The implementation of "Bootstrapping Semantic Segmentation with Regional Contrast" [ICLR 2022].

https://shikun.io/projects/regional-contrast

Other

162 stars 25 forks source link

RandomSampler when creating the dataloaders #29

Closed nysp78 closed 1 year ago

nysp78 commented 1 year ago

Hello, I would like to ask why are you using the RandomSampler when the dataloaders are created for labeled and unlabeled data. For example, when the unlabeled data are more than the labeled, is sampled a specific number of samples from the unlabeled dataset in order to match the amount of the labeled data. Let say that we have 2000 labeled images and 9000 unlabeled images. From the set of 9000 we randomly select a subset of 2000 images at each training epoch, so we construct 2 dataloaders with the same length. Could this sampling make an appropriate use of the whole unlabeled dataset?

Many thanks

lorenmt commented 1 year ago

As you mentioned, we have different number of labelled and unlabelled images. So we use RandomSampler just to build up data loaders with the same number of samples. num_samples is the number of training data, as long as we have num_samples larger than the true data size, then we should be good to go.
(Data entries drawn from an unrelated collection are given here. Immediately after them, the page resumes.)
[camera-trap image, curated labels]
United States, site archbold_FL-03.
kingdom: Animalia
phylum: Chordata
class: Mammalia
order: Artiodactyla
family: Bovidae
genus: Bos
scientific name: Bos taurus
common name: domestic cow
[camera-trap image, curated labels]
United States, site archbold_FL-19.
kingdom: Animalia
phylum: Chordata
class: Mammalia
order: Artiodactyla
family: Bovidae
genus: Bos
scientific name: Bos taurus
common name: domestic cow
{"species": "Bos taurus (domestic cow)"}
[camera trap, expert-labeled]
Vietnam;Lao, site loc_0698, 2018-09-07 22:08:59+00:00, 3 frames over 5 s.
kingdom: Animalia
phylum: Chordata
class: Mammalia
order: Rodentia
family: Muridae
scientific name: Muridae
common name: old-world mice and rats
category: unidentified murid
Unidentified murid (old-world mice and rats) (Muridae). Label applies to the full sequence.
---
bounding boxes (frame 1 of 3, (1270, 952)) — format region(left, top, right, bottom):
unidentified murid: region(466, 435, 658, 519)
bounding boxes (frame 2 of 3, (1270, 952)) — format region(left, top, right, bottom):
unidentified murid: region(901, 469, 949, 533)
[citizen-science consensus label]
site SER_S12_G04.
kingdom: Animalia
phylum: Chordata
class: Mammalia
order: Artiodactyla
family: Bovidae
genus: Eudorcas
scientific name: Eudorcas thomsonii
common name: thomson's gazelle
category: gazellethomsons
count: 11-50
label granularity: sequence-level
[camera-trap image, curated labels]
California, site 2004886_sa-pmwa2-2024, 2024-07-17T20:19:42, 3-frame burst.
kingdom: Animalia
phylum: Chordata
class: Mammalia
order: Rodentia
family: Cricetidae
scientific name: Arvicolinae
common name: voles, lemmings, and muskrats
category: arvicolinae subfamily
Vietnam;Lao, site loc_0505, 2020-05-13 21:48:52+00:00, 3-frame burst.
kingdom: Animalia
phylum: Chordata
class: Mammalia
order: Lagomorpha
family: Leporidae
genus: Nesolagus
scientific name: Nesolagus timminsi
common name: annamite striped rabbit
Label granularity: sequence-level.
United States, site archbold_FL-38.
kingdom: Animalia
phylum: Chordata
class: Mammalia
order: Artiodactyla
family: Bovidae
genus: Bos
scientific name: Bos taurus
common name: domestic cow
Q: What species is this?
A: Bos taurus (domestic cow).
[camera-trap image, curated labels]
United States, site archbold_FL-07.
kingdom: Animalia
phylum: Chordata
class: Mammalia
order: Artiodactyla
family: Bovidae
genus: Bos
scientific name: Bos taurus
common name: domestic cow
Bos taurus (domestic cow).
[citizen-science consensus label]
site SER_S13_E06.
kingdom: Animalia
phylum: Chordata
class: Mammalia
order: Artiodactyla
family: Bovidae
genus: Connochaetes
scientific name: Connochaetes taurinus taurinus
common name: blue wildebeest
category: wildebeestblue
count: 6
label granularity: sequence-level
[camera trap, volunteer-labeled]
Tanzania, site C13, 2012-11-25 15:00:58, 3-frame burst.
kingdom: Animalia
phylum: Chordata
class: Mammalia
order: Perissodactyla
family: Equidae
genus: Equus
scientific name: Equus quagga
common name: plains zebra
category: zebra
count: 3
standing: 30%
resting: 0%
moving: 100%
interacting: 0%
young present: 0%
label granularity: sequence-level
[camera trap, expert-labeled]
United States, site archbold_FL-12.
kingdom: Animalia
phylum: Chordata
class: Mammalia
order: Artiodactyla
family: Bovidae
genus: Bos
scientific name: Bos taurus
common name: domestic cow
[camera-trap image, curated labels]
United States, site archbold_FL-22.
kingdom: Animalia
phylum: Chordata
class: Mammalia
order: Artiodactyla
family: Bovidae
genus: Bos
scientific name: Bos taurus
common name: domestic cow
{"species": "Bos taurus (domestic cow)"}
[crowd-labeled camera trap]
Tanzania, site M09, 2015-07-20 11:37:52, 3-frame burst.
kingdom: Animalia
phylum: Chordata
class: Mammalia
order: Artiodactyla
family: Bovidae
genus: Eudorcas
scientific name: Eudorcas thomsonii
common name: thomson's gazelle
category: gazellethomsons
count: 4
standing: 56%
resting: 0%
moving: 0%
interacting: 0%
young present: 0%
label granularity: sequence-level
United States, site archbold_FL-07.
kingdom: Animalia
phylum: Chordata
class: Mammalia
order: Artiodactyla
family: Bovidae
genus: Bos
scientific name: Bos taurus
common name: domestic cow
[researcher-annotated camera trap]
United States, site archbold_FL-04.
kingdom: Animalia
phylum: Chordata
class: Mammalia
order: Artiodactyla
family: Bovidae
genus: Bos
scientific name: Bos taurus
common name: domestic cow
nysp78 commented 1 year ago

Would it be more effective if we use the whole number of unlabeled images and have 2 dataloaders with differents sizes than only sample from a big pool of unlabeled data? I mean when the model would have better performance? if we use the whole unlabeled data for example 9000 or if we just sample randomly 2000 images from the entire 9000 to do the training?

lorenmt commented 1 year ago

If so, the two dataloaders will have different sizes. You may need to check/re-iterate the empty data loader which will make the implementation a bit more complicated.

nysp78 commented 1 year ago

Yes I see, but are these two approaches would have approximately the same performance in terms of model IoU? This is what I ask.

lorenmt commented 1 year ago

I see. But I don't know should be similar I assume.

nysp78 commented 1 year ago

Thanks for your replies, but let me ask something at last. Suppose that we have 5 labeled images and we sample another 5 unlabeled images to match the size. Could these 5 unlabeled images that are used in each training step improve the model's performance? I have read that the semi-supervised learning is effective when a large number of unlabeled images are involved during training.

lorenmt commented 1 year ago

Yes, semi-supervised learning is effective when you have a large number of unlabelled images. So to have the maximal performance, these 5 images should be different and sampled from a large dataset.